Boon-Teong Teoh scite author profile

Getah virus is an emerging mosquito-borne animal pathogen. Four phylogenetic groups of GETV, Group I (GI), GII, GIII and GIV, were identified. However, only the GETV GIII was associated with disease epidemics suggesting possible virulence difference in this virus group. Here, we compared the genetic and in vitro phenotypic characteristics between the epidemic and non-epidemic GETV. Our complete coding genome sequence analyses revealed several amino acid substitutions unique to the GETV GIII and GIV groups, which were found mainly in the hypervariable domain of nsP3 and E2 proteins.

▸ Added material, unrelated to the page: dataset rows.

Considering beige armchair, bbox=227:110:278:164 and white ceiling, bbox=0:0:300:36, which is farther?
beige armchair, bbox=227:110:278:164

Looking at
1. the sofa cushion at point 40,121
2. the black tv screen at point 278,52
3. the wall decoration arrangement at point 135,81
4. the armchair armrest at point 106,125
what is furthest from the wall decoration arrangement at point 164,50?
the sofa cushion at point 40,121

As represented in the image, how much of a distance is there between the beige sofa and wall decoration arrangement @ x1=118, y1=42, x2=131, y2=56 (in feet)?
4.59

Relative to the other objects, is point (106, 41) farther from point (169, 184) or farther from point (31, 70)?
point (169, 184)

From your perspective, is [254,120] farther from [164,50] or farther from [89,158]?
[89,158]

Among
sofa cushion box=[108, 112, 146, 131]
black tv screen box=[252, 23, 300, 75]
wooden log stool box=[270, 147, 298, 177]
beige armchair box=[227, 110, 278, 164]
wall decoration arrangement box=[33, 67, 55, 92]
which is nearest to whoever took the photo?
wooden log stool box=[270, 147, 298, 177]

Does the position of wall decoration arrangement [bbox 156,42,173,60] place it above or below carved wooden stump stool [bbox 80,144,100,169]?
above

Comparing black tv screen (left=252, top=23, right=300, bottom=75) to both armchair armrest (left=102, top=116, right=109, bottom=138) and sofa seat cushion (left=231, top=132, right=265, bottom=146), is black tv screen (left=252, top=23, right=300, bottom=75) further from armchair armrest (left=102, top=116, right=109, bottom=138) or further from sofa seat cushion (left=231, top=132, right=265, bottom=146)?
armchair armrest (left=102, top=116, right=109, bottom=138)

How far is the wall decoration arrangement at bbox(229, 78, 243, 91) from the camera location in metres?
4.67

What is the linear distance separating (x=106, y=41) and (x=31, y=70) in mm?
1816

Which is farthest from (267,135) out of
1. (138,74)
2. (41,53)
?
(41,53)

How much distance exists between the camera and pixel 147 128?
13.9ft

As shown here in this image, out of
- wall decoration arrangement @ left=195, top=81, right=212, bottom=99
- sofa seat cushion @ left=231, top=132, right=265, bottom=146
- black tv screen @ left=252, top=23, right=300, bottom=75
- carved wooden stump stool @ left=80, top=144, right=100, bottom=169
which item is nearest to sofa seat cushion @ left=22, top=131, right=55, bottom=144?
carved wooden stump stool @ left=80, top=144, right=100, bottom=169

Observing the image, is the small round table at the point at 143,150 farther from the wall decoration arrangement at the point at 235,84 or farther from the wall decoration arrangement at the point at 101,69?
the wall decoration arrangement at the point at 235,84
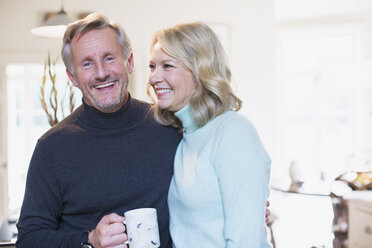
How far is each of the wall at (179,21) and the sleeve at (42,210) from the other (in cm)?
332

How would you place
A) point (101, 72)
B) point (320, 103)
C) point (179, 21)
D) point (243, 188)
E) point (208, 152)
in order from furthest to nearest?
point (320, 103), point (179, 21), point (101, 72), point (208, 152), point (243, 188)

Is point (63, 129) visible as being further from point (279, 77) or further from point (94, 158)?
point (279, 77)

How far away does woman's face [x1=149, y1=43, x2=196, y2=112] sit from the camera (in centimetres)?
138

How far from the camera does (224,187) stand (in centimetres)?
118

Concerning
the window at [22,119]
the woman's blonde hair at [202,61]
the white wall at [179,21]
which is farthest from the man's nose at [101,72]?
the window at [22,119]

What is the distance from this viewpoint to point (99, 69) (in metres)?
1.50

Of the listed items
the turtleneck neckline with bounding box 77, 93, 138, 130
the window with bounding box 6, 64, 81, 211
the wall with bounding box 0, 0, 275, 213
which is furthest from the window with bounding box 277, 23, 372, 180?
the turtleneck neckline with bounding box 77, 93, 138, 130

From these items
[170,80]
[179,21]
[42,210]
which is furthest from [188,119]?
[179,21]

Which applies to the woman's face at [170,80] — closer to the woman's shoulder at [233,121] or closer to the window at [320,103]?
the woman's shoulder at [233,121]

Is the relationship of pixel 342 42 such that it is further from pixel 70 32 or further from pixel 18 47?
pixel 70 32

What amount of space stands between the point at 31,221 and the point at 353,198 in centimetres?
158

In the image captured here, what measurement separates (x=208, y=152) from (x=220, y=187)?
0.12m

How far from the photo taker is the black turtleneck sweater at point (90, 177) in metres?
1.38

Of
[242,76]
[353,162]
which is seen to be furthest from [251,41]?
[353,162]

Replication kinetics of the epidemic (GIII MI-110 and GIII 14-I-605) and non-epidemic GETV strains (prototype GI MM2021 and GIV B254) were compared in mammalian Vero cells and mosquito C6/36 and U4.4 cells. In all cells used, both epidemic GETV GIII MI-110 and GIII 14-I-605 strains showed replication rates and mean maximum titers at least 2.7-fold and 2.3-fold higher than those of GIV B254, respectively (Bonferroni posttest, p < 0.01). In Vero cells, the epidemic GETV strains caused more pronounced cytopathic effects in comparison to the GIV B254. Our findings suggest that higher virus replication competency that produces higher virus titers during infection may be the main determinant of virulence and epidemic potential of GETV.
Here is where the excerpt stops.